Un estilo centrado en el “yo” tiende a apropiarse de los logros y a señalar errores desde la distancia. En ese modelo, la palabra se utiliza para ordenar, corregir y controlar. La conversación se vuelve unilateral y el diálogo pierde profundidad. Cuando la función directiva se ejerce de esta manera, los compañeros de trabajo pueden sentirse observados más que acompañados, evaluados más que comprendidos. Esto impacta en la confianza y limita la mejora en el trabajo colaborativo.
En contraste, un liderazgo que habla desde el “nosotros” reconoce que los avances institucionales son fruto del esfuerzo compartido. Dar crédito al equipo de trabajo fortalece la identidad colectiva y estimula el compromiso. Delegar responsabilidades no significa desentenderse, sino confiar en las capacidades de otros y generar oportunidades de crecimiento profesional. Esta práctica contribuye al fortalecimiento del trabajo directivo porque amplía la base de liderazgo dentro de la institución.
Cuando la conducción se centra únicamente en señalar debilidades, el ambiente se vuelve tenso y defensivo. Sin embargo, cuando se identifican fortalezas y se potencian talentos, el equipo de trabajo experimenta mayor motivación. Escuchar más de lo que se habla, preguntar antes de ordenar y asumir la responsabilidad propia en los errores son actitudes que construyen respeto y credibilidad. Ese tipo de liderazgo no infunde temor; despierta entusiasmo y sentido de pertenencia.
La dirección escolar implica tomar decisiones, pero también formar personas adultas capaces de colaborar con autonomía. Un enfoque autoritario puede producir obediencia momentánea, aunque difícilmente generará compromiso profundo. En cambio, una conducción basada en la escucha activa, el acompañamiento y la corresponsabilidad favorece mejores relaciones laborales y consolida un clima escolar más armónico.
Este cambio de enfoque repercute directamente en la mejora del clima de aprendizaje. Las niñas, niños y adolescentes perciben la coherencia entre lo que los adultos dicen y lo que hacen. Cuando observan una comunidad educativa donde prevalece el respeto, la cooperación y la responsabilidad compartida, internalizan esos valores. El liderazgo escolar no solo organiza procesos; modela cultura.

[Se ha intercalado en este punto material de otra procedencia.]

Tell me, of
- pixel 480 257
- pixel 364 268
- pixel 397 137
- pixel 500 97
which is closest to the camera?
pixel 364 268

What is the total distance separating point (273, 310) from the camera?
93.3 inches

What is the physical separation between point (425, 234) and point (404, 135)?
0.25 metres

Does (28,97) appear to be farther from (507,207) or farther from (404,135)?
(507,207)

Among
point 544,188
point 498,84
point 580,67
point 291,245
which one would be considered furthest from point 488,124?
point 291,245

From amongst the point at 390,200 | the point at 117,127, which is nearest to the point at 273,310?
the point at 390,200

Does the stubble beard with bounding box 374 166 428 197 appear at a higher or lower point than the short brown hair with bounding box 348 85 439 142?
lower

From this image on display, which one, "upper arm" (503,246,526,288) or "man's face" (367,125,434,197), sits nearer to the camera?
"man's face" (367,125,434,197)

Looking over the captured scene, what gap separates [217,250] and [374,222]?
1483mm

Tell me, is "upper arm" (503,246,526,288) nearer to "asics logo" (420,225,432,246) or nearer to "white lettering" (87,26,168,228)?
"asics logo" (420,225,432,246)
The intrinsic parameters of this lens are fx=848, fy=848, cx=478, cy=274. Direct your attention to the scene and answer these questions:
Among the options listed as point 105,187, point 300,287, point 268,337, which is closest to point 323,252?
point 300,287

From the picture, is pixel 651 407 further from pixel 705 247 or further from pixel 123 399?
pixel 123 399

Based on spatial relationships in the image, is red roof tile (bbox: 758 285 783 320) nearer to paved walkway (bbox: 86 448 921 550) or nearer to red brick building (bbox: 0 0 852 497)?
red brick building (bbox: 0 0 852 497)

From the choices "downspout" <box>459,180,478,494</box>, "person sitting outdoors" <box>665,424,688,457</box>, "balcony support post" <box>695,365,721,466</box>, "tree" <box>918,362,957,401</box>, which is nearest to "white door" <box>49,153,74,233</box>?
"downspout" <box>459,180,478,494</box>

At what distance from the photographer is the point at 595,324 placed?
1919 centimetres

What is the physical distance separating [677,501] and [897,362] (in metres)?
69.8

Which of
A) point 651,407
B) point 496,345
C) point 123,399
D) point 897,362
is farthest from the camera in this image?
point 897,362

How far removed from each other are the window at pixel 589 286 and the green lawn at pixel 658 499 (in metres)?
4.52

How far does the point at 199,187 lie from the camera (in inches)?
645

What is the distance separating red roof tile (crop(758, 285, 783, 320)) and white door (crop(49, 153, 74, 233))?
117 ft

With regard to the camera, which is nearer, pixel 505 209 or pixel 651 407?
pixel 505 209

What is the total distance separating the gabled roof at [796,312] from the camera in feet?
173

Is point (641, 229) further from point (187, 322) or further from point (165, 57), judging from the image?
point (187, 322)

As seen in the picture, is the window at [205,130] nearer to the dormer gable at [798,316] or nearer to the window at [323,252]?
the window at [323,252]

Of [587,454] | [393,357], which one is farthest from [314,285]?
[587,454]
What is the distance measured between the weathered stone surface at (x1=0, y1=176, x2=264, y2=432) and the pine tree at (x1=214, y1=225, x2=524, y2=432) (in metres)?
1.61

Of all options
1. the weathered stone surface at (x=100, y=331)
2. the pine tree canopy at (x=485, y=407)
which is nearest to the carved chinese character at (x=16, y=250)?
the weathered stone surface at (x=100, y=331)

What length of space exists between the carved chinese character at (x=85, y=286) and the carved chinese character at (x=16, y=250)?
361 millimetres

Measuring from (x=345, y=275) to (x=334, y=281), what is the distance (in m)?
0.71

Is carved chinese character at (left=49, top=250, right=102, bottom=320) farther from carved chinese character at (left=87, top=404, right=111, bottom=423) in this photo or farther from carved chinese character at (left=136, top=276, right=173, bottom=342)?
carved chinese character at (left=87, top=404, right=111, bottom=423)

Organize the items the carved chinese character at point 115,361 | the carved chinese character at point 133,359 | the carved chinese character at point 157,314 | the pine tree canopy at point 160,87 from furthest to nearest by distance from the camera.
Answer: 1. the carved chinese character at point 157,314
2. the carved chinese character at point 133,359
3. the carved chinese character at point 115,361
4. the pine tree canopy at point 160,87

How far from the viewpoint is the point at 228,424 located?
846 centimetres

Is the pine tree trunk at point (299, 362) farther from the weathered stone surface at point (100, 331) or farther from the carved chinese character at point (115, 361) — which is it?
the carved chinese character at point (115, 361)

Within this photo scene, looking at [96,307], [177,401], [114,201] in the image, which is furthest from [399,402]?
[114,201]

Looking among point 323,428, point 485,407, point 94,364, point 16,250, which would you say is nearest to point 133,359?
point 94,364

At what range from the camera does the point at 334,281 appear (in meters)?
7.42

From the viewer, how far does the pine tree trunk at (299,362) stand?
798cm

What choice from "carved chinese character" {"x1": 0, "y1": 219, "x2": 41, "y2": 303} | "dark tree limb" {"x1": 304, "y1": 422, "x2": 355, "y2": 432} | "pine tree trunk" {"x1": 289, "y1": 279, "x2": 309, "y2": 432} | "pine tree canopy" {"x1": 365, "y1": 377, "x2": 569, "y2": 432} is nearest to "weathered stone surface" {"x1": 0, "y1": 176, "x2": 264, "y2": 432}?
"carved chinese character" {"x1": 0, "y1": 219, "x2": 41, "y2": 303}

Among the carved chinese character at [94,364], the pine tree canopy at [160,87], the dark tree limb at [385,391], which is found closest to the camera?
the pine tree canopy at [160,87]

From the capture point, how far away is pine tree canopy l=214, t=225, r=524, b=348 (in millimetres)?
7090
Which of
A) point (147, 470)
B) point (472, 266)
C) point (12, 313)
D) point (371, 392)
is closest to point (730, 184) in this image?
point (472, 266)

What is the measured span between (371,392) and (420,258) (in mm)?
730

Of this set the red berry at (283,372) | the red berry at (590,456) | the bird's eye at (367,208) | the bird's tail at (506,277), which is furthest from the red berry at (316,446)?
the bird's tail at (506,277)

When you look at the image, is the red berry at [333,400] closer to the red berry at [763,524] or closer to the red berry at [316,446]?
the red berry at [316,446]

La función directiva, por tanto, requiere una revisión constante de las propias prácticas. ¿Se privilegia el control o la confianza? ¿Se ordena o se pregunta? ¿Se impone o se construye en conjunto? Estas preguntas no buscan cuestionar la autoridad legítima del cargo, sino profundizar en su sentido. El liderazgo auténtico no se reduce al ejercicio del poder formal; se manifiesta en la capacidad de influir positivamente, de inspirar y de generar espacios donde cada integrante del equipo de trabajo pueda aportar lo mejor de sí.
Fortalecer la dirección escolar desde esta perspectiva implica apostar por la mejora continua de las relaciones, por el diálogo respetuoso y por la construcción de acuerdos compartidos. Así, la institución educativa deja de ser un espacio de subordinación y se convierte en una comunidad de aprendizaje donde todos crecen.